Task statement>
The records below are to be retyped in full. Keep every word.
____
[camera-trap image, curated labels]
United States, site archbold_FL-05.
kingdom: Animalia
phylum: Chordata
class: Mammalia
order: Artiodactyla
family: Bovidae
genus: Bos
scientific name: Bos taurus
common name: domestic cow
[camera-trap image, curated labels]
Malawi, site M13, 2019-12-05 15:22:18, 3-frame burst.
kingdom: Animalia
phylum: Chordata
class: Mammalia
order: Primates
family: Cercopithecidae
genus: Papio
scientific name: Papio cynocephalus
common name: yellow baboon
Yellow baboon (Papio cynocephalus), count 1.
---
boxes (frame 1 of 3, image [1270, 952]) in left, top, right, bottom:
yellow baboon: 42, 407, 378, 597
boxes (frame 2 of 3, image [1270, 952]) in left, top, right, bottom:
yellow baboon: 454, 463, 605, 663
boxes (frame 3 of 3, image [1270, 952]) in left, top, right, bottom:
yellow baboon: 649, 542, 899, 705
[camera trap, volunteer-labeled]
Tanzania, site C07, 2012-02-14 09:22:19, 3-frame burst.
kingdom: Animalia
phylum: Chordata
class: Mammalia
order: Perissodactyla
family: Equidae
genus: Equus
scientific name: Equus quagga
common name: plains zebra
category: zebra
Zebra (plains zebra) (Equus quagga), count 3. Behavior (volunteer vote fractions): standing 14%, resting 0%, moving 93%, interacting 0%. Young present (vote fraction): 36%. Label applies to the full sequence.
____
Solution to this problem>
[camera-trap image, curated labels]
United States, site archbold_FL-05.
kingdom: Animalia
phylum: Chordata
class: Mammalia
order: Artiodactyla
family: Bovidae
genus: Bos
scientific name: Bos taurus
common name: domestic cow
[camera-trap image, curated labels]
Malawi, site M13, 2019-12-05 15:22:18, 3-frame burst.
kingdom: Animalia
phylum: Chordata
class: Mammalia
order: Primates
family: Cercopithecidae
genus: Papio
scientific name: Papio cynocephalus
common name: yellow baboon
Yellow baboon (Papio cynocephalus), count 1.
---
boxes (frame 1 of 3, image [1270, 952]) in left, top, right, bottom:
yellow baboon: 42, 407, 378, 597
boxes (frame 2 of 3, image [1270, 952]) in left, top, right, bottom:
yellow baboon: 454, 463, 605, 663
boxes (frame 3 of 3, image [1270, 952]) in left, top, right, bottom:
yellow baboon: 649, 542, 899, 705
[camera trap, volunteer-labeled]
Tanzania, site C07, 2012-02-14 09:22:19, 3-frame burst.
kingdom: Animalia
phylum: Chordata
class: Mammalia
order: Perissodactyla
family: Equidae
genus: Equus
scientific name: Equus quagga
common name: plains zebra
category: zebra
Zebra (plains zebra) (Equus quagga), count 3. Behavior (volunteer vote fractions): standing 14%, resting 0%, moving 93%, interacting 0%. Young present (vote fraction): 36%. Label applies to the full sequence.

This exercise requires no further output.